These days, strength looks very different to me. It’s not how much I can carry or how long I can push without breaking.
It’s listening when my body says I’m overwhelmed.
It’s choosing peace over proving. It’s trusting God instead of trying to control every outcome.
It’s being present instead of constantly bracing for what might go wrong next.
If you feel like you’re holding everything together right now, I want you to know you’re not alone. A lot of capable, compassionate, purpose-driven people live this way. And if the pace you’ve been keeping suddenly feels unsustainable, it may mean your soul is asking for formation, not more performance.
Performance can open doors, but formation is what allows you to stay standing once you walk through them.
I lived two decades driven by performance. It got a lot done, but it nearly took me down with it. Healing began when I faced the trauma and wounding from my past and learned who I am in Christ. Stability came when I stopped trying to hold everything together myself and started building on a foundation that could actually hold me.
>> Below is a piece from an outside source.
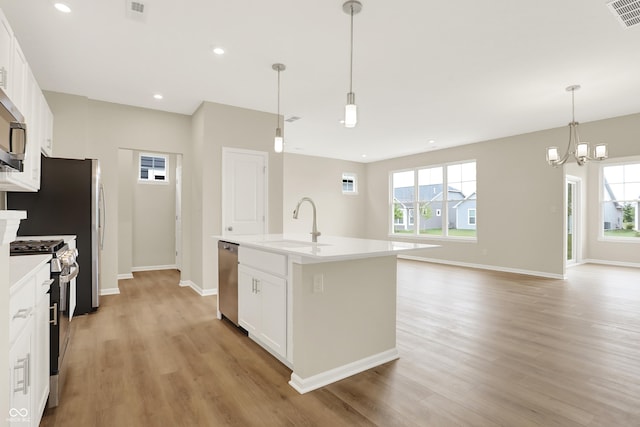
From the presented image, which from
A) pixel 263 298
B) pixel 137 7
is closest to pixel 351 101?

If things feel shaky right now, I would like to invite you to begin building something that will last — something grounded in truth, not fear… in identity, not achievement… in peace, not pressure.
And the beautiful part is this: when your life is built on that kind of foundation, it doesn’t just sustain you. It becomes a place of safety for other people too.
Reflection
If you were sitting across the table from me right now, I wouldn’t hand you a checklist. I’d probably just sit quietly for a minute and let the weight of this settle, because when you’ve been carrying a lot for a long time, even gentle questions can feel tender.
So take a slow breath before you read these. There’s nothing to fix here — just space to notice.
Where in your life are you running on effort more than peace? Not because you want to, but because you feel like you have to. Maybe it’s work, parenting, relationships, ministry, or just the invisible emotional labor you carry every day. What feels like it will fall apart if you stop holding it together?
What happens inside you when you imagine slowing down? For many of us, it’s not relief — it’s anxiety. Rest can feel unsafe when your nervous system is used to motion. If that’s true for you, it doesn’t mean you’re broken. It usually means your body learned somewhere along the way that staying busy was how you stayed okay.
Think about where your sense of worth quietly comes from. When you have a “good” day, what made it good? Getting things done? Being needed? Avoiding mistakes? Receiving approval? Now imagine a day where none of those things happened. Would you still feel like you matter?
Notice what your body has been trying to tell you. Exhaustion, tension, headaches, irritability, numbness, trouble sleeping — these aren’t inconveniences to push through. They’re communication. Your body is often the first place truth shows up when your mind is still trying to cope.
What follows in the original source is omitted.